Moreover, I find that there is substantial evidence to support Inmate Akers' conviction of Use or Possession of Narcotics, Marijuana, or Unauthorized Drugs. A urine sample obtained from Inmate Akers tested positive for marijuana using at least two separate drug tests. Inmate Akers provided no evidence that the medications he was taking, specifically prednisone, ibuprofen, Sudafed, Keflex, Bactrim/Septra, and Beconase, could cause a urine sample to test positive for marijuana. In addition, although he claims to have been exposed to second-hand marijuana smoke, Inmate Akers provided no evidence that such exposure could cause a non-smoker to test positive for marijuana. Therefore, I affirm the Department's final decision regarding Inmate Akers' conviction.

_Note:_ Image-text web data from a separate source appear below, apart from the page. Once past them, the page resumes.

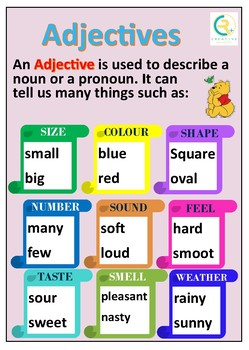 Adjectives anchor chart | Kindergarten anchor charts ...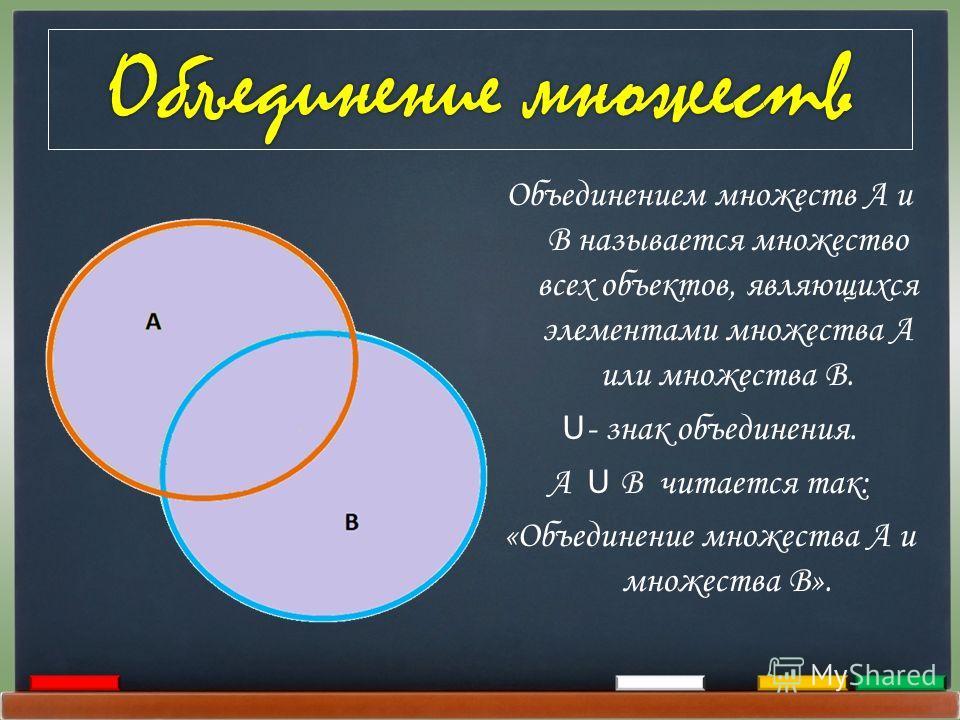 Объединение множеств Объединением множеств А и В называется множество всех объектов, являющихся элементами множества А или множества В. U - знак объединения. А U В читается так: «Объединение множества А и множества В».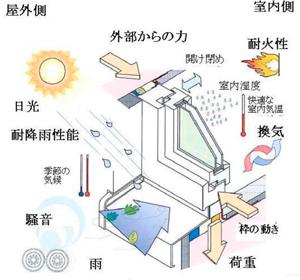 サッシの防水、断熱、気密を一つのテープで実現。しかも屋外向けには透湿性能により結露を防げます。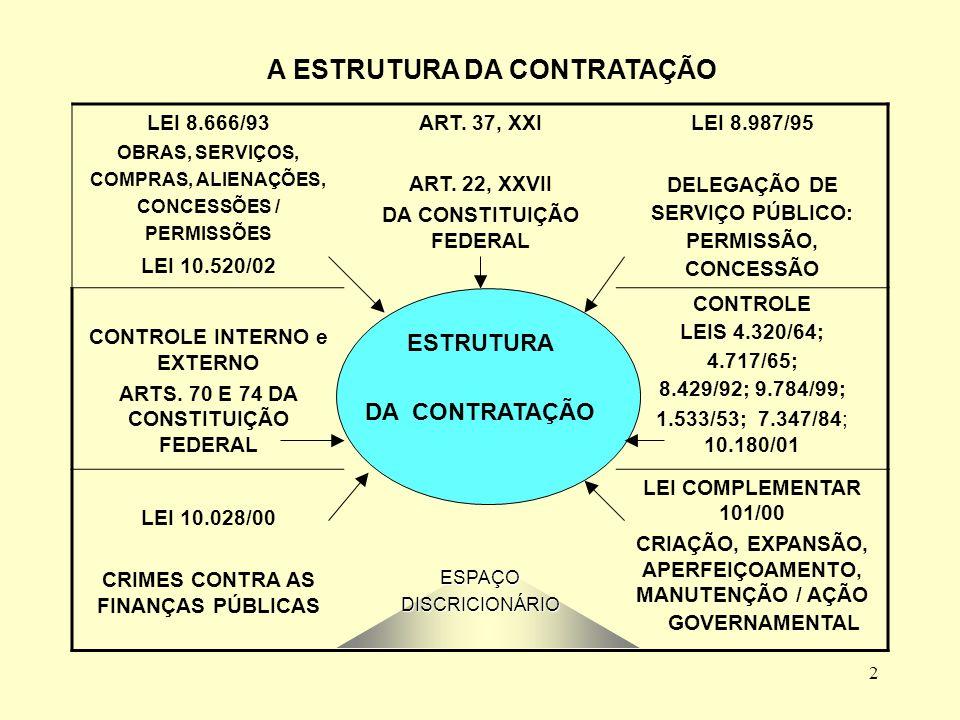 2 A ESTRUTURA DA CONTRATAÇÃO LEI 8.666/93 OBRAS, SERVIÇOS, COMPRAS, ALIENAÇÕES, CONCESSÕES / PERMISSÕES LEI 10.520/02 ART.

Finally, I find that Inmate Akers' implication that the penalty imposed by the DHO is somehow unconstitutional because it exceeds the penalty for the same offense if committed while not incarcerated is without merit. It is true that South Carolina's Code of Laws has criminalized only the possession and distribution of marijuana, not its use. However, the Department has the power to "prescribe reasonable rules and regulations governing the ... discipline of prisoners." S.C. Code Ann. § 24-1-140 (1999). Certainly that power would encompass the prohibition of the possession and use of illicit drugs as found in Policy GA-03.03, Inmate Drug Testing/Screening Program, which provides:

"inmates convicted of [use or possession of narcotics, marijuana, or unauthorized drugs] will be subject to the following sanctions:

1. Loss of 240 days of good time at a minimum[.]Department Policy/Procedure GA-03.03 (1998).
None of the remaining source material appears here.